Not yet elite: I did not buy the spin that called the Ravens the best team after three weeks. They beat Kansas City and Cleveland (a combined 0-8) and a San Diego team that kept screwing up in the red zone. So I was not surprised when the Ravens lost to the Patriots, 27-21, though the game did come down to a fourth-down drop by Baltimore's Mark Clayton inside the 10.

The Ravens were really undisciplined, handing the Patriots four first downs via penalties. Coach John Harbaugh was even nailed 15 yards for arguing a call. In addition, the Ravens' defense could not get off the field, as the Pats held a nine-minute time of possession edge. New England still looks plodding on offense, but they have defeated teams the last two weeks that came into their game unbeaten.

After the game, Ravens defenders (especially the always-annoying Ray Lewis) were bitching about two roughing-the-passer penalties that kept Patriot drives alive. Both calls were legitimate, though, and the NFL is right to protect those playing the most important position. Nobody pays to watch a nose tackle play.

Time for a change: I was going to write that the Titans need to bench QB Kerry Collins, who at 37 is not the quarterback of the future, and see if Vince Young is a bust once and for all. SI’s Don Banks explains why pretty well:

You might as well find out once and for all what you have in the mercurial Young, given that Tennessee faces a huge contract decision with him in 2010 anyway. With the Titans facing the specter of being 0-6 heading into their Week 7 bye — they’re at home against the Colts and at New England in the coming two weeks — why not re-insert VY and one way or another let 2006’s No. 3 pick help make your long-term decision for you. The situation calls for something drastic in Tennessee, the site of this NFL season’s biggest underachievement by far.

Blooper: When Cincinnati lined up to kick the game-winning overtime field goal with seven seconds left vs. Cleveland, CBS analyst Rich Gannon said it was a mistake since the Bengals would then have to kick off to the dangerous return man Joshua Cribbs. Uh, Rich, an overtime field goal ends the game. It took his partner Ian Eagle to gently correct Gannon, who laughed and admitted he made a bonehead call.

A legit win: After wins over Cincinnati (on a miracle pass) and woeful Oakland and Cleveland, the Broncos were called the worst 3-0 team in memory. Denver looks more legit, though, after a rollicking 17-10 win over Dallas. The Cowboys had four tries to tie the game inside the 10 in the final minute, but Tony Romo once again failed to deliver (the abysmal play calling didn’t help).

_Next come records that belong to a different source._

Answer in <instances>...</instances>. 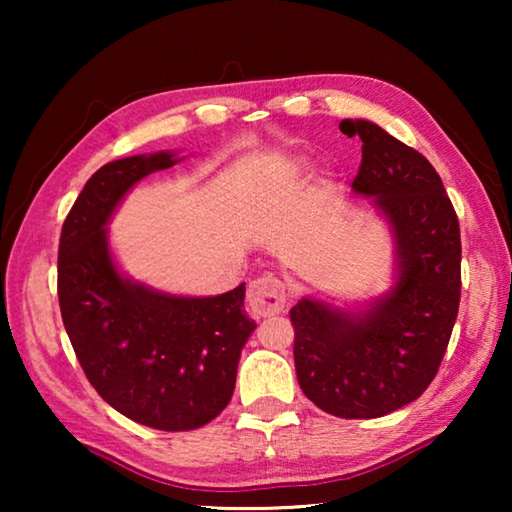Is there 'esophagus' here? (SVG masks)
Returning <instances> with one entry per match:
<instances>
[{
  "label": "esophagus",
  "instance_id": "34e87169",
  "mask_svg": "<svg viewBox=\"0 0 512 512\" xmlns=\"http://www.w3.org/2000/svg\"><path fill=\"white\" fill-rule=\"evenodd\" d=\"M287 298H289L287 284L277 280L273 275L257 277V280L250 282L248 293H246L248 307L257 318L280 314L284 305H287Z\"/></svg>",
  "mask_w": 512,
  "mask_h": 512
}]
</instances>
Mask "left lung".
Returning a JSON list of instances; mask_svg holds the SVG:
<instances>
[{
  "mask_svg": "<svg viewBox=\"0 0 512 512\" xmlns=\"http://www.w3.org/2000/svg\"><path fill=\"white\" fill-rule=\"evenodd\" d=\"M352 189L377 196L397 239L395 289L363 316L302 298L291 307L298 384L325 413L368 420L427 391L452 339L461 302V228L431 162L366 119Z\"/></svg>",
  "mask_w": 512,
  "mask_h": 512,
  "instance_id": "1",
  "label": "left lung"
}]
</instances>
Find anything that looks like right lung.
Returning a JSON list of instances; mask_svg holds the SVG:
<instances>
[{
	"label": "right lung",
	"mask_w": 512,
	"mask_h": 512,
	"mask_svg": "<svg viewBox=\"0 0 512 512\" xmlns=\"http://www.w3.org/2000/svg\"><path fill=\"white\" fill-rule=\"evenodd\" d=\"M173 164V153L133 155L85 183L60 232L58 302L85 377L112 409L151 429L192 431L235 391L239 354L255 329L244 284L216 298L151 291L117 273L103 230L137 180Z\"/></svg>",
	"instance_id": "right-lung-1"
}]
</instances>
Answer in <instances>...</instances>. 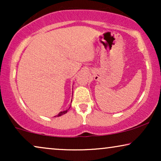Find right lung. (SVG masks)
I'll return each mask as SVG.
<instances>
[{
    "instance_id": "1",
    "label": "right lung",
    "mask_w": 161,
    "mask_h": 161,
    "mask_svg": "<svg viewBox=\"0 0 161 161\" xmlns=\"http://www.w3.org/2000/svg\"><path fill=\"white\" fill-rule=\"evenodd\" d=\"M67 111H68V109L66 110V111H61L60 113L58 114V116H60L61 115H63V114H65L66 113H67Z\"/></svg>"
}]
</instances>
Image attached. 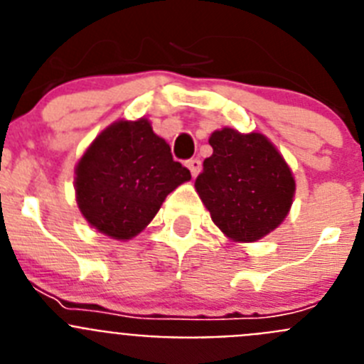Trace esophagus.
Instances as JSON below:
<instances>
[{
  "label": "esophagus",
  "instance_id": "34e87169",
  "mask_svg": "<svg viewBox=\"0 0 364 364\" xmlns=\"http://www.w3.org/2000/svg\"><path fill=\"white\" fill-rule=\"evenodd\" d=\"M186 166L189 167V171H191L193 176H197L198 173H200V169H202V162L198 159L188 160V164H186Z\"/></svg>",
  "mask_w": 364,
  "mask_h": 364
}]
</instances>
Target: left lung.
I'll return each mask as SVG.
<instances>
[{
  "label": "left lung",
  "instance_id": "8db88e82",
  "mask_svg": "<svg viewBox=\"0 0 364 364\" xmlns=\"http://www.w3.org/2000/svg\"><path fill=\"white\" fill-rule=\"evenodd\" d=\"M195 188L213 222L233 240L262 239L284 220L295 193L290 167L268 138L224 127Z\"/></svg>",
  "mask_w": 364,
  "mask_h": 364
}]
</instances>
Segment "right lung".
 I'll return each instance as SVG.
<instances>
[{
	"instance_id": "add662e5",
	"label": "right lung",
	"mask_w": 364,
	"mask_h": 364,
	"mask_svg": "<svg viewBox=\"0 0 364 364\" xmlns=\"http://www.w3.org/2000/svg\"><path fill=\"white\" fill-rule=\"evenodd\" d=\"M191 178L144 118L117 122L76 167V198L87 222L114 239L144 230L173 189Z\"/></svg>"
}]
</instances>
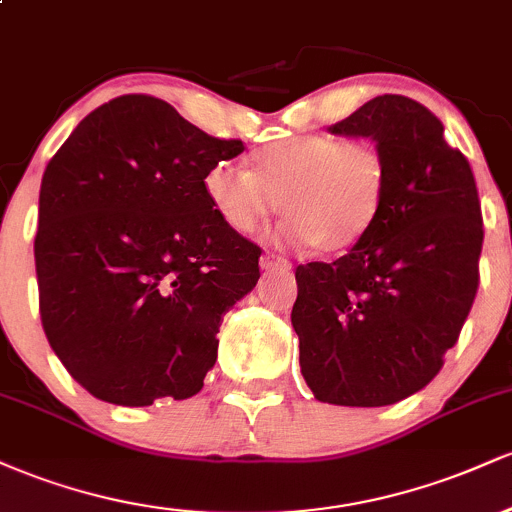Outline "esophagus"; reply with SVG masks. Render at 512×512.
I'll list each match as a JSON object with an SVG mask.
<instances>
[{
  "label": "esophagus",
  "mask_w": 512,
  "mask_h": 512,
  "mask_svg": "<svg viewBox=\"0 0 512 512\" xmlns=\"http://www.w3.org/2000/svg\"><path fill=\"white\" fill-rule=\"evenodd\" d=\"M262 269H267V272H284V269H291V262L286 260V257L281 255H274V252H267V255H262Z\"/></svg>",
  "instance_id": "34e87169"
}]
</instances>
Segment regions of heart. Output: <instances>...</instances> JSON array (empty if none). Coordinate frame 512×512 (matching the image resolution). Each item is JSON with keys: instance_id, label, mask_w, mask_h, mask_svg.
<instances>
[{"instance_id": "1", "label": "heart", "mask_w": 512, "mask_h": 512, "mask_svg": "<svg viewBox=\"0 0 512 512\" xmlns=\"http://www.w3.org/2000/svg\"><path fill=\"white\" fill-rule=\"evenodd\" d=\"M390 168L373 142L305 134L257 149L248 170L228 163L204 175V197L233 233H252L279 207L281 233L317 252H344L380 219Z\"/></svg>"}]
</instances>
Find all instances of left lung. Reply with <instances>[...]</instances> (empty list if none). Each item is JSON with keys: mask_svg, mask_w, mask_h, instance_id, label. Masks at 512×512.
I'll return each instance as SVG.
<instances>
[{"mask_svg": "<svg viewBox=\"0 0 512 512\" xmlns=\"http://www.w3.org/2000/svg\"><path fill=\"white\" fill-rule=\"evenodd\" d=\"M327 132L373 139L390 180L383 214L354 248L298 264L301 373L320 402L385 407L436 378L472 310L484 243L477 182L443 122L411 98H373Z\"/></svg>", "mask_w": 512, "mask_h": 512, "instance_id": "8db88e82", "label": "left lung"}]
</instances>
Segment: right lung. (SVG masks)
Wrapping results in <instances>:
<instances>
[{"instance_id": "obj_1", "label": "right lung", "mask_w": 512, "mask_h": 512, "mask_svg": "<svg viewBox=\"0 0 512 512\" xmlns=\"http://www.w3.org/2000/svg\"><path fill=\"white\" fill-rule=\"evenodd\" d=\"M154 96L86 115L40 182V320L84 390L120 407L197 395L223 315L260 279V245L219 221L204 175L243 154Z\"/></svg>"}]
</instances>
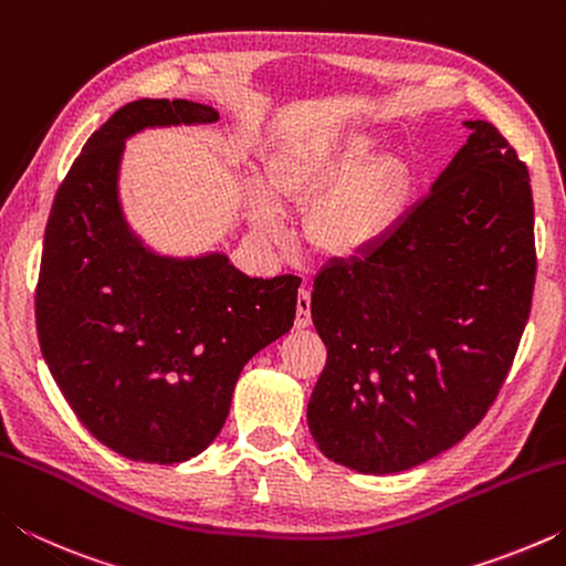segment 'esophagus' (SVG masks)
<instances>
[{"instance_id": "34e87169", "label": "esophagus", "mask_w": 566, "mask_h": 566, "mask_svg": "<svg viewBox=\"0 0 566 566\" xmlns=\"http://www.w3.org/2000/svg\"><path fill=\"white\" fill-rule=\"evenodd\" d=\"M296 329H304L312 324V294L310 290H300V296H296Z\"/></svg>"}]
</instances>
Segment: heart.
Here are the masks:
<instances>
[{"label":"heart","mask_w":566,"mask_h":566,"mask_svg":"<svg viewBox=\"0 0 566 566\" xmlns=\"http://www.w3.org/2000/svg\"><path fill=\"white\" fill-rule=\"evenodd\" d=\"M266 191H249V222L270 242L284 237L282 209H310L304 239L329 262L349 264L395 234L415 175L361 129H319L286 139L266 161Z\"/></svg>","instance_id":"heart-1"}]
</instances>
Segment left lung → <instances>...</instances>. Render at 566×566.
<instances>
[{
  "label": "left lung",
  "mask_w": 566,
  "mask_h": 566,
  "mask_svg": "<svg viewBox=\"0 0 566 566\" xmlns=\"http://www.w3.org/2000/svg\"><path fill=\"white\" fill-rule=\"evenodd\" d=\"M464 127L467 145L395 234L314 280L327 364L306 421L319 452L354 472L397 474L462 442L500 395L530 319V171L490 122Z\"/></svg>",
  "instance_id": "1"
}]
</instances>
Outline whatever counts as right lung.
<instances>
[{
  "instance_id": "add662e5",
  "label": "right lung",
  "mask_w": 566,
  "mask_h": 566,
  "mask_svg": "<svg viewBox=\"0 0 566 566\" xmlns=\"http://www.w3.org/2000/svg\"><path fill=\"white\" fill-rule=\"evenodd\" d=\"M217 119L189 99L124 104L74 159L46 222L36 284L44 361L76 419L134 462L202 454L244 364L294 324L300 276H247L224 252L159 254L124 214V142Z\"/></svg>"
}]
</instances>
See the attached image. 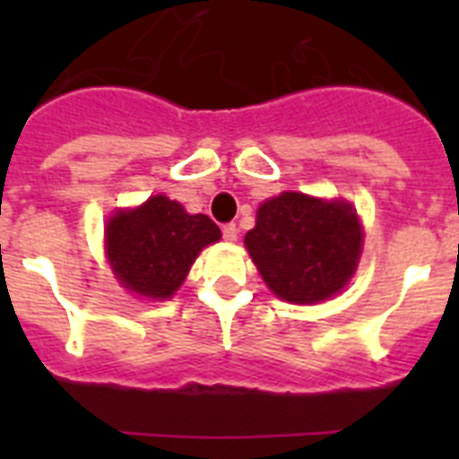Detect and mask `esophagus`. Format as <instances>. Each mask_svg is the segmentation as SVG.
<instances>
[{
  "label": "esophagus",
  "instance_id": "34e87169",
  "mask_svg": "<svg viewBox=\"0 0 459 459\" xmlns=\"http://www.w3.org/2000/svg\"><path fill=\"white\" fill-rule=\"evenodd\" d=\"M222 238H225V241H237L238 227L234 225V222H227V225L222 227Z\"/></svg>",
  "mask_w": 459,
  "mask_h": 459
}]
</instances>
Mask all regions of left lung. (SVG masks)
<instances>
[{
	"instance_id": "left-lung-1",
	"label": "left lung",
	"mask_w": 459,
	"mask_h": 459,
	"mask_svg": "<svg viewBox=\"0 0 459 459\" xmlns=\"http://www.w3.org/2000/svg\"><path fill=\"white\" fill-rule=\"evenodd\" d=\"M360 225L344 202L282 193L257 209L246 248L266 285L285 301L317 303L354 275Z\"/></svg>"
}]
</instances>
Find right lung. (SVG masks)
<instances>
[{
    "mask_svg": "<svg viewBox=\"0 0 459 459\" xmlns=\"http://www.w3.org/2000/svg\"><path fill=\"white\" fill-rule=\"evenodd\" d=\"M218 238L221 230L209 216H190L165 195L115 213L105 232L109 264L121 285L152 299L179 290L200 250Z\"/></svg>",
    "mask_w": 459,
    "mask_h": 459,
    "instance_id": "1",
    "label": "right lung"
}]
</instances>
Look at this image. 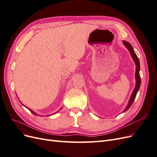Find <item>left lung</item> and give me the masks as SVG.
Masks as SVG:
<instances>
[{"mask_svg": "<svg viewBox=\"0 0 157 157\" xmlns=\"http://www.w3.org/2000/svg\"><path fill=\"white\" fill-rule=\"evenodd\" d=\"M123 44L126 46V48L129 51L130 54L132 56V58L134 60V63L136 64V73H135V78H136V86L135 88L134 89V91H133L131 96L130 98L129 99V101H128V105L126 106V107L124 109V110L123 111L122 113H124L126 111H128V109H130V107H131V105H132L133 102H134V99L136 98V96L137 95V92H138V90L140 88V85H141V78H140V61L138 58H137V56H136L135 52L133 49L132 45L129 43V42L125 41V40H123Z\"/></svg>", "mask_w": 157, "mask_h": 157, "instance_id": "8db88e82", "label": "left lung"}]
</instances>
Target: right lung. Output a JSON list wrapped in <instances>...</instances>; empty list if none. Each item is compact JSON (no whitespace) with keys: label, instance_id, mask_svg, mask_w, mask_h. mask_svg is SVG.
<instances>
[{"label":"right lung","instance_id":"obj_1","mask_svg":"<svg viewBox=\"0 0 157 157\" xmlns=\"http://www.w3.org/2000/svg\"><path fill=\"white\" fill-rule=\"evenodd\" d=\"M20 102H21V101H20ZM21 104H22V105H23V106H25L24 105H23V103H21ZM26 107L27 109H29V111H31V113H32L33 114V115H36V116H39V115H38V114H36V113L35 112H34V111H32V110H31V109H29V108H27V107ZM60 109H61V108ZM60 109H59V111H60ZM58 111H57L56 113H58ZM56 113H55V114H56ZM48 116H50V115H48Z\"/></svg>","mask_w":157,"mask_h":157}]
</instances>
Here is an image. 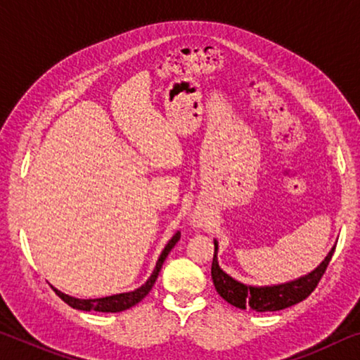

Romo completed 25 passes but only for 241 yards, and had a fumble deep in his territory and an interception deep in Denver territory. The Boys have lost twice this season and Romo’s five combined turnovers in those games have been the biggest reason. In his last eight games, Romo is 3-5 with nine TDs and 10 interceptions. The once shining star is rapidly becoming a liability.

The true test of the Broncos will come in their next seven games: New England, San Diego, Baltimore, Pittsburgh, Washington, San Diego, Giants. None of these teams has a losing record.

Confusing: The Steelers and Chargers are each 2-2 and I can’t figure either team out. The Steelers won their Week 4 matchup, 38-28, but almost blew a 28-0 lead. In their last three fourth quarters, the Steelers have been outscored 45-10, so it seems no lead they have is ever safe. The Chargers, meanwhile, can’t stop anybody and looked asleep for 2½ quarters on Sunday; that’s what playing for Norv Turner will do.

Back to Earth: It was just a matter of time before the “Sanchise,” Mark Sanchez reminded people he’s just a rookie. The Jets’ much-hyped QB basically handed the game to New Orleans. The Saints won, 24-10, but two of their TDs came on a 99-yard interception return and a Sanchez fumble in the end zone recovered for a score. Sanchez also threw two more interceptions. I think he will be a really good pro, but all rookies go through a rough patch.